BEGIN

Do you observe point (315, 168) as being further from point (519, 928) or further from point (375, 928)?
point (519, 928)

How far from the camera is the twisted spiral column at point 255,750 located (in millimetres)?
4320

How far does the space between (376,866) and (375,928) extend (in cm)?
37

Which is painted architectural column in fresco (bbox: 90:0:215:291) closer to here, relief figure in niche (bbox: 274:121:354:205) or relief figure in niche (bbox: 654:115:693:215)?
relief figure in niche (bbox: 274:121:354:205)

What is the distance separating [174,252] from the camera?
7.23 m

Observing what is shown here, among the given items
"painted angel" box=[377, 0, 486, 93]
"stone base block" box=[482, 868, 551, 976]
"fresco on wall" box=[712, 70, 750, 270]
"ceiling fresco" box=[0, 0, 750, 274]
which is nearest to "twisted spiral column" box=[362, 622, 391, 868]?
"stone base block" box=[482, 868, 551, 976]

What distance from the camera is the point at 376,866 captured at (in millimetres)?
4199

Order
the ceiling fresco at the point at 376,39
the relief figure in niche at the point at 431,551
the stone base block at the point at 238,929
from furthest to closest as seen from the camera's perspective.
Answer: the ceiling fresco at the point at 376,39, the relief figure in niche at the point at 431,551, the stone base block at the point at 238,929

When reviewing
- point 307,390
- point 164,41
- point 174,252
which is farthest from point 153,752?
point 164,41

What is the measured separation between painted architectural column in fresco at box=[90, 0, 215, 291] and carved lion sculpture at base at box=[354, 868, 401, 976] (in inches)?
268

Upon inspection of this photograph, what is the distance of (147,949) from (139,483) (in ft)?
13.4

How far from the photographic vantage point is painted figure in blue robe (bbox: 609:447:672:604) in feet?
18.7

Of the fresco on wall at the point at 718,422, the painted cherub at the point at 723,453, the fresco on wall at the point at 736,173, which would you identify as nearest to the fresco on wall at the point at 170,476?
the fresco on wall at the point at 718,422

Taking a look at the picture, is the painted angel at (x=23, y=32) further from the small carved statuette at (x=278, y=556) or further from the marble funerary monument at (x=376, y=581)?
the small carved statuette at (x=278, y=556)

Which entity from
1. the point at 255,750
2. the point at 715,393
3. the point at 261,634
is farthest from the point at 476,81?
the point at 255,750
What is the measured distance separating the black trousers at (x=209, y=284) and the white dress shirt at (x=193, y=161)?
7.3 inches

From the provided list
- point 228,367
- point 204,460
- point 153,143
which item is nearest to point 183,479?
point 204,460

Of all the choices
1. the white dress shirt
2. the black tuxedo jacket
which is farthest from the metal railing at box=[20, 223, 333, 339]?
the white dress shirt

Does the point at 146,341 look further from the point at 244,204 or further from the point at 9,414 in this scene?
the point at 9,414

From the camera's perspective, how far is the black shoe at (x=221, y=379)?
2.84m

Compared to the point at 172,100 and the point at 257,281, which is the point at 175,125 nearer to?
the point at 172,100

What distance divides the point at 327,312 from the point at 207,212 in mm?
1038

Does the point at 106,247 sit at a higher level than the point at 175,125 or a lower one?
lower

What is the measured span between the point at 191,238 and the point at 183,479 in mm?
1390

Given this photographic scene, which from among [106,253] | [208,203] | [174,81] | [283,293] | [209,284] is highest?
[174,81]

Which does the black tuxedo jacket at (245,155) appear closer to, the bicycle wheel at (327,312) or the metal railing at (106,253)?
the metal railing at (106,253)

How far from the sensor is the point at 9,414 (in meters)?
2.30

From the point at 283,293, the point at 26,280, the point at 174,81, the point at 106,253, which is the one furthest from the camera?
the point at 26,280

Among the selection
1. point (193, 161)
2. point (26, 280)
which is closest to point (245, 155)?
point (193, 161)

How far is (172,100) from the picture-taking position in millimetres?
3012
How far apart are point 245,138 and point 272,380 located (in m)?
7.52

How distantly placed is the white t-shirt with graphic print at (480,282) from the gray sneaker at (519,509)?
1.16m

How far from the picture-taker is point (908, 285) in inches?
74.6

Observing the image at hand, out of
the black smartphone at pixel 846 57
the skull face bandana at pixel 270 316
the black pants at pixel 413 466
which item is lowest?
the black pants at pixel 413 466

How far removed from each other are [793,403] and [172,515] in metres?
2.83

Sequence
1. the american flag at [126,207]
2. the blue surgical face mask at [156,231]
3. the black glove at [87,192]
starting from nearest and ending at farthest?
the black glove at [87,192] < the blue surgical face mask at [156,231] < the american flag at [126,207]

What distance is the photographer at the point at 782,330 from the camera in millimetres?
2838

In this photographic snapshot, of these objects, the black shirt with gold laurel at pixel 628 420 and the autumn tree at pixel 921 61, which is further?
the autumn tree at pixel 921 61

END

> _INSTRUCTIONS TO FOLLOW_
Rewrite the listing above, swapping each "twisted spiral column" for "spiral pillar" and leaving everything else unchanged.

> _THE RESPONSE_
Do you observe point (315, 168) as being further from point (519, 928) or further from point (375, 928)?
point (519, 928)

How far from the camera is the spiral pillar at point 255,750 located (in millimetres)?
4320

How far does the space between (376,866) and (375,928) extend (in cm)?
37

Which is painted architectural column in fresco (bbox: 90:0:215:291) closer to here, relief figure in niche (bbox: 274:121:354:205) or relief figure in niche (bbox: 654:115:693:215)?
relief figure in niche (bbox: 274:121:354:205)

What is the distance separating [174,252] from the camera?
7.23 m

Observing what is shown here, among the given items
"painted angel" box=[377, 0, 486, 93]
"stone base block" box=[482, 868, 551, 976]
"fresco on wall" box=[712, 70, 750, 270]
"ceiling fresco" box=[0, 0, 750, 274]
which is nearest to "spiral pillar" box=[362, 622, 391, 868]?
"stone base block" box=[482, 868, 551, 976]

What distance from the camera is the point at 376,866 captured at (in millimetres)?
4199

Order
the ceiling fresco at the point at 376,39
the relief figure in niche at the point at 431,551
the stone base block at the point at 238,929
from furthest to closest as seen from the camera's perspective.
Answer: the ceiling fresco at the point at 376,39, the relief figure in niche at the point at 431,551, the stone base block at the point at 238,929

When reviewing
- point 307,390
- point 164,41
- point 174,252
which is farthest from point 153,752?
point 164,41

What is the measured separation between painted architectural column in fresco at box=[90, 0, 215, 291] and carved lion sculpture at base at box=[354, 868, 401, 976] (in inches)?
268

Upon inspection of this photograph, what is the distance of (147,949) from (139,483) (in ft)?
13.4

How far from the photographic vantage point is painted figure in blue robe (bbox: 609:447:672:604) in feet?
18.7

Of the fresco on wall at the point at 718,422, the painted cherub at the point at 723,453, the fresco on wall at the point at 736,173, which would you identify as nearest to the fresco on wall at the point at 170,476?
the fresco on wall at the point at 718,422

Taking a look at the picture, is the painted angel at (x=23, y=32) further from the small carved statuette at (x=278, y=556) or further from the marble funerary monument at (x=376, y=581)?
the small carved statuette at (x=278, y=556)

Which entity from
1. the point at 255,750
2. the point at 715,393
3. the point at 261,634
is farthest from the point at 476,81?
the point at 255,750
What is the measured distance separating the black trousers at (x=209, y=284) and the white dress shirt at (x=193, y=161)?
7.3 inches

From the provided list
- point 228,367
- point 204,460
- point 153,143
which item is nearest to point 183,479?
point 204,460

Of all the choices
1. the white dress shirt
2. the black tuxedo jacket
which is farthest from the metal railing at box=[20, 223, 333, 339]?
the white dress shirt

Does the point at 146,341 look further from the point at 244,204 or further from the point at 9,414 in this scene?
the point at 9,414

From the camera's perspective, how far is the black shoe at (x=221, y=379)?
2.84m

Compared to the point at 172,100 and the point at 257,281, which is the point at 175,125 nearer to?
the point at 172,100

What distance divides the point at 327,312 from the point at 207,212 in mm?
1038

Does the point at 106,247 sit at a higher level than the point at 175,125 or a lower one?
lower

What is the measured span between the point at 191,238 and the point at 183,479 in mm?
1390

Given this photographic scene, which from among [106,253] | [208,203] | [174,81] | [283,293] | [209,284] is highest?
[174,81]

Which does the black tuxedo jacket at (245,155) appear closer to, the bicycle wheel at (327,312) or the metal railing at (106,253)?
the metal railing at (106,253)

How far from the sensor is the point at 9,414 (in meters)?
2.30

From the point at 283,293, the point at 26,280, the point at 174,81, the point at 106,253, which is the one furthest from the camera?
the point at 26,280

Among the selection
1. point (193, 161)
2. point (26, 280)
which is closest to point (245, 155)?
point (193, 161)

How far is (172,100) from the picture-taking position in millimetres?
3012
How far apart are point 245,138 and point 272,380 located (in m)?
7.52

How distantly placed is the white t-shirt with graphic print at (480,282) from the gray sneaker at (519,509)?
1.16m

How far from the picture-taker is point (908, 285) in inches?
74.6

Observing the image at hand, out of
the black smartphone at pixel 846 57
the skull face bandana at pixel 270 316
the black pants at pixel 413 466
which item is lowest?
the black pants at pixel 413 466

How far removed from each other are [793,403] and [172,515] in metres?
2.83

Sequence
1. the american flag at [126,207]
2. the blue surgical face mask at [156,231]
3. the black glove at [87,192]
starting from nearest and ending at farthest?
the black glove at [87,192] < the blue surgical face mask at [156,231] < the american flag at [126,207]

What distance is the photographer at the point at 782,330 from the camera in millimetres?
2838

In this photographic snapshot, of these objects, the black shirt with gold laurel at pixel 628 420 and the autumn tree at pixel 921 61, which is further?
the autumn tree at pixel 921 61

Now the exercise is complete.